Passage:
-------------------------

Father Anthony Sorgie, pastor of Immaculate Conception and Assumption of Our Lady, presided at the blessing of the shrine during the 5 p.m. Vigil Mass he celebrated Oct. 17 at Immaculate Conception Church on Winter Hill Road in Tuckahoe. 

The shrine includes an image of Blessed Clelia in hand painted Talavera tiles from Talavera de la Reina, Spain. Next to it is a custom-made beveled glass and lead reliquary that contains a first-class relic of Blessed Clelia embedded within a likeness of a heart in a wooden mission lamp carved in Brazil. The image, relic and reliquary are appropriately situated next to a carved marble statue of the Sacred Heart of Jesus, which was originally in the now-closed St. Joseph’s Church on Monroe Street in Manhattan.

The shrine has a personal connection for Father Sorgie as well, he explained to CNY in a phone interview two days before its blessing.

“I knew of their sisters all of my life” because of the ties his paternal grandmother had to the order. She welcomed the sisters upon their arrival to a convent and school in the Bronx. In addition, a child whose family lived in an apartment in Father Sorgie’s grandmother’s house was befriended in a special way by his grandmother and would grow up to become an Apostle of the Sacred Heart of Jesus.

-------------------------

Extracted material:
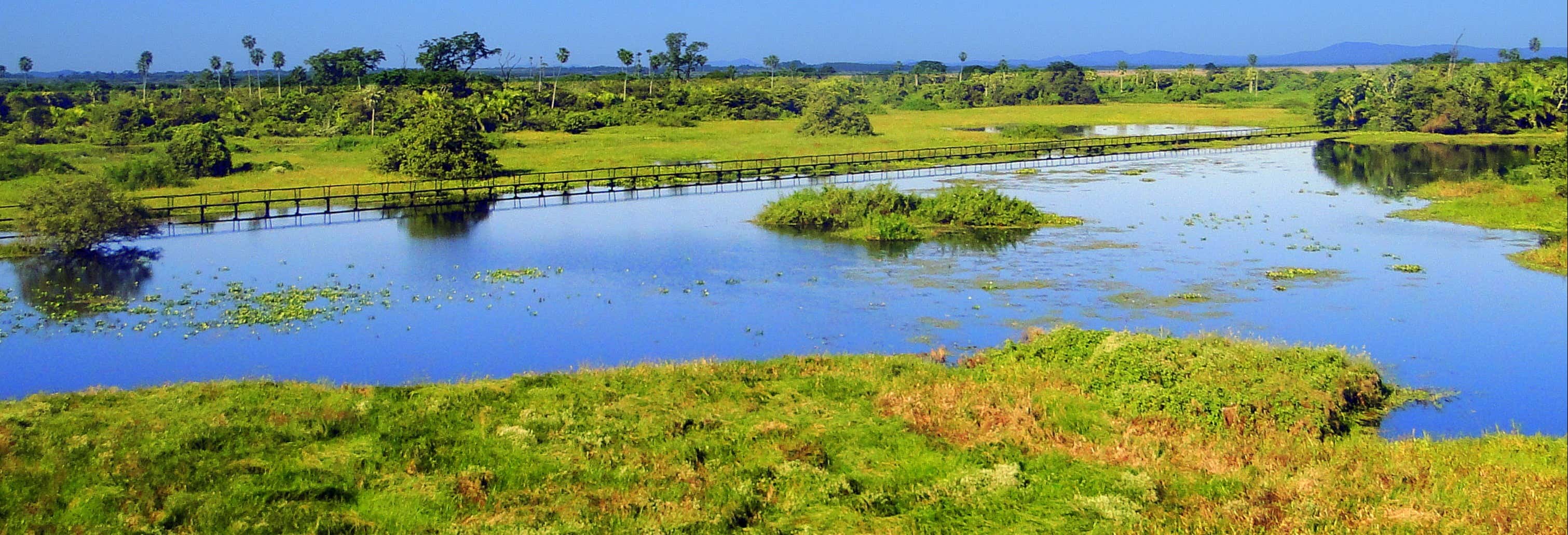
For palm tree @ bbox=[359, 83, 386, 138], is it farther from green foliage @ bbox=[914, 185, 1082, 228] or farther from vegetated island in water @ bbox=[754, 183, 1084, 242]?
green foliage @ bbox=[914, 185, 1082, 228]

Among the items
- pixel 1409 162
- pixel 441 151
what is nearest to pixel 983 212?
pixel 441 151

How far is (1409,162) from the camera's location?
71.3m

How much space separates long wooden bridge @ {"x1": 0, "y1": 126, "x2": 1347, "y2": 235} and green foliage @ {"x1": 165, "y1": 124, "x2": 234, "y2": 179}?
5954mm

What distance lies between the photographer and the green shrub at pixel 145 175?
2152 inches

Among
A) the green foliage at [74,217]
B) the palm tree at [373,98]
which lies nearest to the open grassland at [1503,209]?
the green foliage at [74,217]

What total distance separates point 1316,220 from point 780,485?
116 feet

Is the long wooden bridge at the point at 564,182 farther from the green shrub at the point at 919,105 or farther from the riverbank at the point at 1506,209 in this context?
the green shrub at the point at 919,105

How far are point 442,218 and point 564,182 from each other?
33.8ft

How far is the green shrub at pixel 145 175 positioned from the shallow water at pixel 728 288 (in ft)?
40.2

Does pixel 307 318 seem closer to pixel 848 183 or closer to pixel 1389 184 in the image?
pixel 848 183

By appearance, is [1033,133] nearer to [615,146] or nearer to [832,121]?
[832,121]

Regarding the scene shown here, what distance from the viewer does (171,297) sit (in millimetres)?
31531

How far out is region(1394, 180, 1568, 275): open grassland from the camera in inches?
1598

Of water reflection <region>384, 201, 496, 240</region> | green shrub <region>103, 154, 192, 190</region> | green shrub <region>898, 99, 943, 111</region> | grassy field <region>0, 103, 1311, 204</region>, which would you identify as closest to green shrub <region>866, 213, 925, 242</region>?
water reflection <region>384, 201, 496, 240</region>
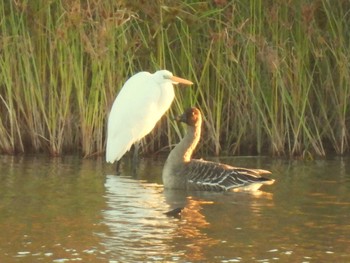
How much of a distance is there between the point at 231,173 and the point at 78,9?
263 cm

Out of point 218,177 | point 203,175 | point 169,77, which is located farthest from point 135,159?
point 218,177

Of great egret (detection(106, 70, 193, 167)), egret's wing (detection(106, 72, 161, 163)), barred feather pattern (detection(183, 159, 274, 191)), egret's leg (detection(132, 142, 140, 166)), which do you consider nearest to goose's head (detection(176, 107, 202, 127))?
barred feather pattern (detection(183, 159, 274, 191))

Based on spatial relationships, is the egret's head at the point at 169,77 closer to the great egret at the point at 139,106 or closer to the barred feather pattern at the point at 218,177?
the great egret at the point at 139,106

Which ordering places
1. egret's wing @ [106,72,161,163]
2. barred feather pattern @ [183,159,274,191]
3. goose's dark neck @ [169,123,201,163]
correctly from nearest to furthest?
A: barred feather pattern @ [183,159,274,191]
goose's dark neck @ [169,123,201,163]
egret's wing @ [106,72,161,163]

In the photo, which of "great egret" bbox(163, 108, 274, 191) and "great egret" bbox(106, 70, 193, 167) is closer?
"great egret" bbox(163, 108, 274, 191)

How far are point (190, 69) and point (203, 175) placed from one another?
2.24 m

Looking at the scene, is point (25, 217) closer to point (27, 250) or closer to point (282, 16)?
point (27, 250)

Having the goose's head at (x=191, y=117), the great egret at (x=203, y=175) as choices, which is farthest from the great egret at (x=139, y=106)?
the great egret at (x=203, y=175)

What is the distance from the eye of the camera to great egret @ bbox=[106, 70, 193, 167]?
1298 cm

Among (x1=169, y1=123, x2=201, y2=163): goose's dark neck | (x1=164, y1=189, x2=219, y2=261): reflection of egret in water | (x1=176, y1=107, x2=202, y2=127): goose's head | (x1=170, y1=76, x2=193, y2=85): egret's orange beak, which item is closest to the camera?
(x1=164, y1=189, x2=219, y2=261): reflection of egret in water

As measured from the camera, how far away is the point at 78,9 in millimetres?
12711

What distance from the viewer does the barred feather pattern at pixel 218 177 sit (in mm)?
11148

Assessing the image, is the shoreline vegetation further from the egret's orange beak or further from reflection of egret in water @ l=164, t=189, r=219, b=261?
reflection of egret in water @ l=164, t=189, r=219, b=261

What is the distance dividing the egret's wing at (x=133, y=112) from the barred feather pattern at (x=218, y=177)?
158 centimetres
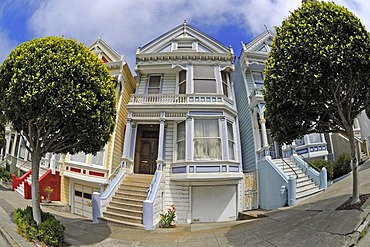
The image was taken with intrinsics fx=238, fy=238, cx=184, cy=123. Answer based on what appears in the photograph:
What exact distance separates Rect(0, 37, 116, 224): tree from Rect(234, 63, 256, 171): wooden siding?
9868 mm

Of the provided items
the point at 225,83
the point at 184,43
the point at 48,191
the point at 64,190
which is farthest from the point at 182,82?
the point at 48,191

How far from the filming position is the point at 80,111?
21.5 feet

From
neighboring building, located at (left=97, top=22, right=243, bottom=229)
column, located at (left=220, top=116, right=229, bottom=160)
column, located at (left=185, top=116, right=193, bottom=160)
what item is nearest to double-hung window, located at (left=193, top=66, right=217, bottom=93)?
neighboring building, located at (left=97, top=22, right=243, bottom=229)

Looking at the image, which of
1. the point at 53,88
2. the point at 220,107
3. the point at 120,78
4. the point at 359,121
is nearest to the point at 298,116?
the point at 220,107

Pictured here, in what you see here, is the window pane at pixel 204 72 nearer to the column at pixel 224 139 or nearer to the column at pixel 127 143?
the column at pixel 224 139

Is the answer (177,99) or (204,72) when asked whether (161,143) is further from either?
(204,72)

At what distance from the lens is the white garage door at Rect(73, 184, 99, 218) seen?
535 inches

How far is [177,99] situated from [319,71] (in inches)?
325

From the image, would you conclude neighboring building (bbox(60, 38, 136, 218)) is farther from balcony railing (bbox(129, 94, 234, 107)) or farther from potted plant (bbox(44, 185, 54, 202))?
balcony railing (bbox(129, 94, 234, 107))

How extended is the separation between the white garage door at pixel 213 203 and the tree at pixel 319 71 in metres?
6.19

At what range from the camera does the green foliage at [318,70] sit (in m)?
6.26

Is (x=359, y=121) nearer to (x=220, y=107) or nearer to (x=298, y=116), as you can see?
(x=220, y=107)

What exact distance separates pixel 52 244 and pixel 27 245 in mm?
561

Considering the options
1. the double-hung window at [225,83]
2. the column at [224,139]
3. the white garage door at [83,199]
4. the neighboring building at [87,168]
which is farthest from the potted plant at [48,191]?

-------------------------

Required action A:
Answer these about the shrine passage:
(i) Where do the hand painted Talavera tiles come from?
(ii) Where was the wooden mission lamp carved?
(iii) On what date did Father Sorgie celebrate the Vigil Mass at which the shrine was blessed?
Required action B: Write out the stretch of the shrine passage from "Father Anthony Sorgie, pastor" through "Road in Tuckahoe.", copied word for word.
Draw every answer from the shrine passage alone, not from the listing.

Response A:
(i) Talavera de la Reina, Spain
(ii) Brazil
(iii) Oct. 17

Response B:
Father Anthony Sorgie, pastor of Immaculate Conception and Assumption of Our Lady, presided at the blessing of the shrine during the 5 p.m. Vigil Mass he celebrated Oct. 17 at Immaculate Conception Church on Winter Hill Road in Tuckahoe.